Archaeal viral infection: Cell of Sulfolobus infected by virus STSV1 observed under microscopy. Two spindle-shaped viruses were being released from the host cell. The strain of Sulfolobus and STSV1 (Sulfolobus tengchongensis Spindle-shaped Virus 1) were isolated by Xiaoyu Xiang and his colleagues in an acidic hot spring in Yunnan Province, China. At present, STSV1 is the largest archaeal virus to have been isolated and studied. Its genome sequence has been sequenced.

Double-stranded DNA viruses infecting archaea:

  • Bacteriophages (viruses infecting bacteria) belonging to the families Tectiviridae and Corticoviridae have a lipid bilayer membrane inside the icosahedral protein capsid and the membrane surrounds the genome. The crenarchaeal virus Sulfolobus turreted icosahedral virus has a similar structure.
  • Species of the order Ligamenvirales and the families Ampullaviridae, Bicaudaviridae, Clavaviridae, Fuselloviridae, Globuloviridae, and Guttaviridae infect hyperthermophilic archaea species of the Crenarchaeota.
  • Species of the genus Salterprovirus infect halophilic archaea species of the Euryarchaeota.

Single-stranded DNA viruses infecting archaea:

Although around 50 archaeal viruses are known, all but two have double stranded genomes. The first archaeal ssDNA virus to be isolated is the Halorubrum pleomorphic virus 1, which has a pleomorphic enveloped virion and a circular genome. Defenses against these viruses may involve RNA interference from repetitive DNA sequences that are related to the genes of the viruses.

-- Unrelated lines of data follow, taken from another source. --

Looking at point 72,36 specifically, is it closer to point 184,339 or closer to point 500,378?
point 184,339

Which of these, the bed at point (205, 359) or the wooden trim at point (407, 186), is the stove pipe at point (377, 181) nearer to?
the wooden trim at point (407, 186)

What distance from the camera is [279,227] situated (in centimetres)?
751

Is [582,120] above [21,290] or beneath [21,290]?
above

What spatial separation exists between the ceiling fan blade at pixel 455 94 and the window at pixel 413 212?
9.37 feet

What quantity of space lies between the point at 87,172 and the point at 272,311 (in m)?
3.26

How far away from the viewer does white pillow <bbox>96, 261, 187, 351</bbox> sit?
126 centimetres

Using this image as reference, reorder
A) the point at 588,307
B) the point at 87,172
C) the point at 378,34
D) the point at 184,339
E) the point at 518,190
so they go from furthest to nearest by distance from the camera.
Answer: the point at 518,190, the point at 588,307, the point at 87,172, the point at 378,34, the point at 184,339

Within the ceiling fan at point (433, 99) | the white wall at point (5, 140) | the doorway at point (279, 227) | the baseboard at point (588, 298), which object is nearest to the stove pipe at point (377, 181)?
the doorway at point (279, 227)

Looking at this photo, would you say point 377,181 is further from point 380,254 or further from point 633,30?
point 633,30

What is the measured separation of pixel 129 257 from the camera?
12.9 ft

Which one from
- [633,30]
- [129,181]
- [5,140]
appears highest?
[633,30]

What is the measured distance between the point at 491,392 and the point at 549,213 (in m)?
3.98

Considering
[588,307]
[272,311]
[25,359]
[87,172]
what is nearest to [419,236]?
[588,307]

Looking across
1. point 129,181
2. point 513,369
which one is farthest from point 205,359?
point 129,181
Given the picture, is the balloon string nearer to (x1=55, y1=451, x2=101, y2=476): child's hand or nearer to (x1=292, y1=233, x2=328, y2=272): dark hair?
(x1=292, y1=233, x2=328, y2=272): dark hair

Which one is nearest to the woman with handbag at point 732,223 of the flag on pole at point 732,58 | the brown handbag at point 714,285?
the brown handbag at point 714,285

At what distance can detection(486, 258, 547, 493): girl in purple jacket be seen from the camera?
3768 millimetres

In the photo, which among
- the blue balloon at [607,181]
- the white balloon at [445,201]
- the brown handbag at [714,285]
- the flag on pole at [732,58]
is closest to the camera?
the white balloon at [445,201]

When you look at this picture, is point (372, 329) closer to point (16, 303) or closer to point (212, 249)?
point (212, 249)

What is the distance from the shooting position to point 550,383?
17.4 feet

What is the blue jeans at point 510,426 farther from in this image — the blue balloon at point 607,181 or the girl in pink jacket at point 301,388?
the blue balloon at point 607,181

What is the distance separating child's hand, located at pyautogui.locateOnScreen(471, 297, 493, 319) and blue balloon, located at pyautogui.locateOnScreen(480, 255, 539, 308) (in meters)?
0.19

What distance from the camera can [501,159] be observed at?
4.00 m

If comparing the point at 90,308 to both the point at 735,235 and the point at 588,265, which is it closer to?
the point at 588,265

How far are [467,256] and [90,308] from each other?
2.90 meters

The second single stranded DNA virus infecting Archaea is Aeropyrum coil-shaped virus (ACV). The genome is circular and with 24,893 nucleotides is currently the largest known ssDNA genome. The viron is nonenveloped, hollow, cylindrical, and formed from a coiling fiber. The morphology and the genome appear to be unique. ACV has been suggested to represent a new viral family tentatively called “Spiraviridae” (from Latin spira, “a coil”). The Aeropyrum coil-shaped virus infects a hyperthermophilic (optimal growth at 90-95°C) host. Notably, the latter virus has the largest currently reported ssDNA genome.